Le 20 septembre 1947, alors que le sud de l’île de Hokkaido est menacé par un typhon, trois hommes décident de fuir par la mer. Après la tempête, deux corps non identifiés subsistent parmi les noyés. On soupçonne qu’ils sont les meurtriers des Sasada, des prêteurs sur gages pillés le jour des intempéries. L'inspecteur Yumisaka recherche un troisième complice, Inugai, qui s’est réfugié chez une prostituée…
3ème film des plus importants sur la liste des films japonais, « Le détroit de la Faim » de Tomu Ushida fut longtemps resté inédit en France. Pourtant ce réalisateur majeur du cinéma nippon, réussit avec cette œuvre à associer peinture sociale et film noir. Car à travers cette histoire, où tout tourne autour d’un cambriolage, d’un incendie et d’un double meurtre, se dessine une société japonaise en pleine mutation, dans une après-guerre encore marquée par la défaite face aux Américains. Une époque où le pays survit entre conservatisme et envie d’avenir. Sur un scénario de Naoyuki Suzuki, à qui l’on doit, notamment, « Le Duel de l’Aube », autre œuvre majeure de Tomu Ushida.
Le scénario aborde avec une certaine justesse, cette société Japonaise qui a bien du mal à se sortir du conservatisme ambiant et d’une envie de retrouver sa place dans une société tournée vers l’Occident et vers son modernisme affiché. Une époque où la misère est encore beaucoup trop présente et pousse les hommes et les femmes à survivre de toutes les manières. Ici, dans le scénario de Naoyuki Suzuki, nous sommes dans l’après-guerre, les Américains sont encore présents, mais surtout, le Japon peine à se remettre d’une défaite dont les stigmates sont encore visibles sur les visages, dans les cœurs et dans les rues des villes et des villages. Le typhon, tout comme l’échouage du bateau, sonne comme cette guerre qui s’est achevée dans l’horreur.

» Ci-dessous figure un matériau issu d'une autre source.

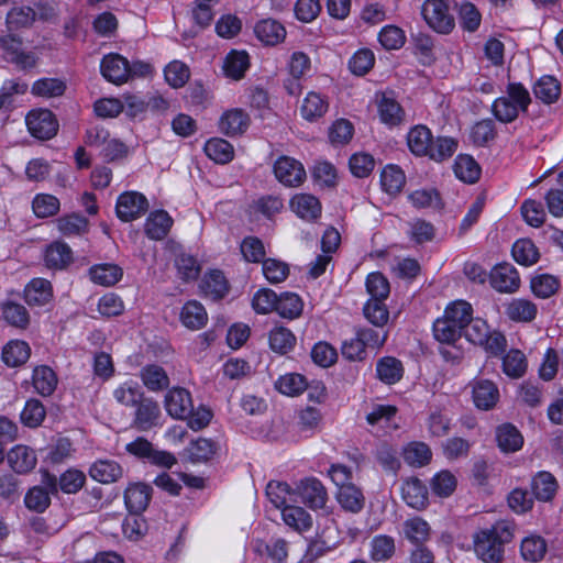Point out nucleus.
<instances>
[{
    "mask_svg": "<svg viewBox=\"0 0 563 563\" xmlns=\"http://www.w3.org/2000/svg\"><path fill=\"white\" fill-rule=\"evenodd\" d=\"M512 538V526L507 521H498L473 536V549L483 562L499 563L504 555V544L510 542Z\"/></svg>",
    "mask_w": 563,
    "mask_h": 563,
    "instance_id": "nucleus-1",
    "label": "nucleus"
},
{
    "mask_svg": "<svg viewBox=\"0 0 563 563\" xmlns=\"http://www.w3.org/2000/svg\"><path fill=\"white\" fill-rule=\"evenodd\" d=\"M532 102L529 90L521 82H508L503 95L492 103V113L501 123H511L527 113Z\"/></svg>",
    "mask_w": 563,
    "mask_h": 563,
    "instance_id": "nucleus-2",
    "label": "nucleus"
},
{
    "mask_svg": "<svg viewBox=\"0 0 563 563\" xmlns=\"http://www.w3.org/2000/svg\"><path fill=\"white\" fill-rule=\"evenodd\" d=\"M463 332L468 342L481 346L489 356H499L507 347V339L504 333L492 329L482 318H473Z\"/></svg>",
    "mask_w": 563,
    "mask_h": 563,
    "instance_id": "nucleus-3",
    "label": "nucleus"
},
{
    "mask_svg": "<svg viewBox=\"0 0 563 563\" xmlns=\"http://www.w3.org/2000/svg\"><path fill=\"white\" fill-rule=\"evenodd\" d=\"M421 13L427 24L438 33L448 34L454 27V18L444 0H426Z\"/></svg>",
    "mask_w": 563,
    "mask_h": 563,
    "instance_id": "nucleus-4",
    "label": "nucleus"
},
{
    "mask_svg": "<svg viewBox=\"0 0 563 563\" xmlns=\"http://www.w3.org/2000/svg\"><path fill=\"white\" fill-rule=\"evenodd\" d=\"M148 209L147 198L139 191L122 192L115 203V214L123 222L143 217Z\"/></svg>",
    "mask_w": 563,
    "mask_h": 563,
    "instance_id": "nucleus-5",
    "label": "nucleus"
},
{
    "mask_svg": "<svg viewBox=\"0 0 563 563\" xmlns=\"http://www.w3.org/2000/svg\"><path fill=\"white\" fill-rule=\"evenodd\" d=\"M29 132L37 139L48 140L53 137L58 130V123L54 114L47 109H35L27 113L25 118Z\"/></svg>",
    "mask_w": 563,
    "mask_h": 563,
    "instance_id": "nucleus-6",
    "label": "nucleus"
},
{
    "mask_svg": "<svg viewBox=\"0 0 563 563\" xmlns=\"http://www.w3.org/2000/svg\"><path fill=\"white\" fill-rule=\"evenodd\" d=\"M274 175L287 187H298L306 179L303 165L289 156H280L274 164Z\"/></svg>",
    "mask_w": 563,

Avec un sens accru de la mise en scène, le réalisateur signe un film d’une modernité renversante, où la peinture sociale se mélange à une intrigue noire maitrisée et captivante. Le réalisateur séquence en trois parties son propos. D’abord le début de l’enquête avec le Typhon, le naufrage et la fuite. Puis ensuite nous suivons l’errance de Yae la prostituée éperdument amoureuse de Inugai , dont elle a gardé un morceau d’ongle qui vient symboliser l’amour qu’elle est persuadé retrouver. Puis dans la dernière partie, le film se laisse aller au film noir avec l’enquête qui reprend sa place dans la narration pour élucider un meurtre dont le coupable a pris la fuite.
Grace à l’interprétation remarquable en nuances et en subtilité de Kinnosuke Nakamura (Goyôkin) et à la fraicheur et l’motion de Sachiko Hidari (Une auberge à Osaka), le film gagne en profondeur et le discours y est à la fois touchant et cynique. « Le détroit de la Faim » est un film majeur du cinéma Nippon qui vient lever un voile subtil et sans concession d’une société qui peine à se relever de la guerre mais qui a la volonté de regarder vers l’avenir et doit vaincre ses démons pour ensuite trouver sa place dans un monde dominé par la société occidentale.